Ni siquiera los lanzamientos de falta, uno de los recursos más lúcidos de Messi, consiguen rozar el peligro en este campeonato sudamericano.

La Paraguay de Eduardo Berizzo, aliada del pragmatismo, resistió los 90 minutos arropada en su campo y tiró de oficio al final, amarrando un punto que le coloca a un pasito del cruce de cuartos.

Revolucionó su formación Lionel Scaloni tras el desastre inaugural ante la Colombia de James Rodríguez, de dulce en este torneo. Hasta pareciera que Scaloni no quiere a las jóvenes estrellas.

Hasta cuatro cambios. Sergio Agüero y Ángel Di María, dos de los jugadores más reconocibles de esta joven selección (junto a Messi, por supuesto) iniciaron en el banquillo en una decisión que tomó por sorpresa a todos.

En Paraguay, Eduardo Berizzo, ex entrenador de Celta, Sevilla o Athletic, armó dos líneas de cuatro en las que sólo Leandro Paredes lograba encontrar grietas.

ENREDADO EN LA TELARAÑA

Dominó la albiceleste en el amanecer. Eso sí, un dominio plano, opaco, sin profundidad alguna. Messi se enredaba en la telaraña que la selección paraguaya tejía en el carril del 10. Y los nervios de los argentinos empezaron a aflorar. El guardameta Franco Armani lo demostró en una salida temeraria al centro del campo en la que debió ver la tarjeta roja. Pateó a Derlis González en un intento poco ortodoxo de despeje, pero el brasileño Wilton Sampaio optó solamente por la amarilla.

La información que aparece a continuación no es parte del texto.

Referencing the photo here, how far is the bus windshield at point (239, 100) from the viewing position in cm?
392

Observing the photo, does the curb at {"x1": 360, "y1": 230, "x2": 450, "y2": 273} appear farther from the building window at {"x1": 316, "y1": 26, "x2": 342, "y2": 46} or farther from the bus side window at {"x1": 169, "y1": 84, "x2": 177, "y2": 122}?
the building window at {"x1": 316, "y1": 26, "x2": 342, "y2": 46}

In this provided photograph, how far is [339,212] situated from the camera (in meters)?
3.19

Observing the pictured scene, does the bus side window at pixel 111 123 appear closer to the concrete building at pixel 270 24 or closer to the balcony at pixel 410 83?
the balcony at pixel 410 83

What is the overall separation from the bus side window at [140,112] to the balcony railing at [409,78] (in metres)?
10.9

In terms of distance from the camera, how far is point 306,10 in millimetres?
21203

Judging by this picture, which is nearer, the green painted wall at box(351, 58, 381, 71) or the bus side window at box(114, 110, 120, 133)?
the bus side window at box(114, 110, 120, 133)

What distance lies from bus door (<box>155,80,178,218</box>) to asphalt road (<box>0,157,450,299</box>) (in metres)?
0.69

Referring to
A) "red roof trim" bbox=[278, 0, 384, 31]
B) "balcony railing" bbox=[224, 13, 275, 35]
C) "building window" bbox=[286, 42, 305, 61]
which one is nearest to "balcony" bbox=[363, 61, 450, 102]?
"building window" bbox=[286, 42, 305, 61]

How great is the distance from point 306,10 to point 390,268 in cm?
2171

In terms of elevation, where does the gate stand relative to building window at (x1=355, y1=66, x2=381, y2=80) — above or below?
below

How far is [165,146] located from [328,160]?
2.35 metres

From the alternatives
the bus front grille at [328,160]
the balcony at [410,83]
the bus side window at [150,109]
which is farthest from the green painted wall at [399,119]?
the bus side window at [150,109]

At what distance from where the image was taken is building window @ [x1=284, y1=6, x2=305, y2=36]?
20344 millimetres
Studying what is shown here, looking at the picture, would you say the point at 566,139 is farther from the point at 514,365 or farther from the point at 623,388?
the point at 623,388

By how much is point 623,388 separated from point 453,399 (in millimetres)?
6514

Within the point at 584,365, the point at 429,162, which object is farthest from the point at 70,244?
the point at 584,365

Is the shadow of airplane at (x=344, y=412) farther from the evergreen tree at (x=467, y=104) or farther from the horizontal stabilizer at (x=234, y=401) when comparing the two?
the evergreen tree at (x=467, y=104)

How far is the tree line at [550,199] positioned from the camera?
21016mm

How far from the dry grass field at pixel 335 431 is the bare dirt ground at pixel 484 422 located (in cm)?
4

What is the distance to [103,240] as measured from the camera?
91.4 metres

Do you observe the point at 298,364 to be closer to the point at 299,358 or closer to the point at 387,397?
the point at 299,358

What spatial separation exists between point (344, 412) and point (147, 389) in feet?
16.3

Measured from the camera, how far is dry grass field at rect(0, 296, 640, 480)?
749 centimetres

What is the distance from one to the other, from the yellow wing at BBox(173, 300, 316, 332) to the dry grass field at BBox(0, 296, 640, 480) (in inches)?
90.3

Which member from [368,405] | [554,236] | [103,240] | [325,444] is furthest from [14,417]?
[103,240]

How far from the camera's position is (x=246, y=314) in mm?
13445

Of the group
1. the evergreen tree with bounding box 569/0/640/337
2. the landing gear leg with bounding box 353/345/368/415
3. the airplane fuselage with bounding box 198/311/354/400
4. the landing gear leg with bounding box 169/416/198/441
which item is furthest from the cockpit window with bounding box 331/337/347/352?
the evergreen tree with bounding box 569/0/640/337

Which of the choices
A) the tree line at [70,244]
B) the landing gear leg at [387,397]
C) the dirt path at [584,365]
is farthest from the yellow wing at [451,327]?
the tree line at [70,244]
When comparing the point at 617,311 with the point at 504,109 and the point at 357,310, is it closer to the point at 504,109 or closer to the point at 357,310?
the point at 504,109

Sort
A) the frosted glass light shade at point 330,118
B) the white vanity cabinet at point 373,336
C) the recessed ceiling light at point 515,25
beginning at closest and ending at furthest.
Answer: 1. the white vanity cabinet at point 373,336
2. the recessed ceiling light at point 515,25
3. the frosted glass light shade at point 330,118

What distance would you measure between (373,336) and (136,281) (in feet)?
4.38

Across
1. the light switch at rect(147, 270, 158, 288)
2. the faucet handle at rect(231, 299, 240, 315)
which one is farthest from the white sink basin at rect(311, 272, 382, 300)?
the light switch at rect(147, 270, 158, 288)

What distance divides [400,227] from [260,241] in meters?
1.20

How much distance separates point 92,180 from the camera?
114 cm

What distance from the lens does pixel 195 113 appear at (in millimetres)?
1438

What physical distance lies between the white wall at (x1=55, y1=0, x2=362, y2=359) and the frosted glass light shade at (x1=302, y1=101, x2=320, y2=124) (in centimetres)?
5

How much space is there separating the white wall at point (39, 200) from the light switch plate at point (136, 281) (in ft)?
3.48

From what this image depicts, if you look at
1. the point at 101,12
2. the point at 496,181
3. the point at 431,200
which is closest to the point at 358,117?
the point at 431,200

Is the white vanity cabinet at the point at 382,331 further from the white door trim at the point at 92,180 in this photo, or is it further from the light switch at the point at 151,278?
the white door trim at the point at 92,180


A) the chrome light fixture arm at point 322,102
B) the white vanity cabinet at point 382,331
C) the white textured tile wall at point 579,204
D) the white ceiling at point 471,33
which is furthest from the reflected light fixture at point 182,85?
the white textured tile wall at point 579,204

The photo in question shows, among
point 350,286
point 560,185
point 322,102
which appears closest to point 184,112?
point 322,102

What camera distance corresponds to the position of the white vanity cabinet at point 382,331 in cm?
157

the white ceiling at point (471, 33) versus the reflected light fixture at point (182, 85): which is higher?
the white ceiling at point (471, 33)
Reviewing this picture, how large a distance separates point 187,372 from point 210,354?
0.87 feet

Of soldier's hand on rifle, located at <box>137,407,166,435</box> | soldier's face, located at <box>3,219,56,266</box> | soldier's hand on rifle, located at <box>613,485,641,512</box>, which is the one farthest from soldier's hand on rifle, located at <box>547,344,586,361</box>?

Por entonces Paraguay ya mandaba en el marcador. Almirón cabalgó por la izquierda como si de una prueba de atletismo se tratara, superando a todo rival que se cruzaba en su camino, centró al segundo palo y allí, completamente solo, apareció Richard Sánchez para rematar a la red. Los fantasmas argentinos, de repente, comenzaron a sobrevolar el Estadio Mineirao.

TRES MINUTOS DE VAR

Los penaltis, ya en la segunda mitad, entraron a escena. El primero, tras revisión de más de tres minutos del VAR, permitió a Messi igualar el marcador después de que Iván Piris rechazara con la mano un remate de Lautaro Martínez. En el segundo, a favor de Paraguay tras una acción impropia de un jugador con la experiencia de Otamendi, Franco Armani sacó el guante al disparo de Derlis González, manteniendo las tablas.

Con Agüero y Di María ya sobre el verde, y cuando el partido se deslizaba hacia la anarquía, la selección paraguaya rearmó sus dos líneas de cuatro y desesperó a una Argentina que ya no depende de sí misma para acceder a los cuartos. Messi y su selección rozan el abismo. ¿Cuáles son las cuentas de los argentinos para estar en cuartos de final?

LOS ASTROS SE DEBERÍAN ALINEAR

Si gana a Qatar, estaría casi clasificada, salvo una serie de siete resultados que incluyen un empate de Brasil y Perú, un triunfo de Venezuela ante Bolivia y que tres equipos del Grupo C terminen con seis puntos (Uruguay, Chile, Ecuador y Japón). Si empata con Qatar, deberá esperar a que Paraguay pierda por dos goles o más ante Colombia y esperar que el tercero del Grupo C no logre llegar a los tres puntos. Si pierde, quedará eliminada en primera ronda.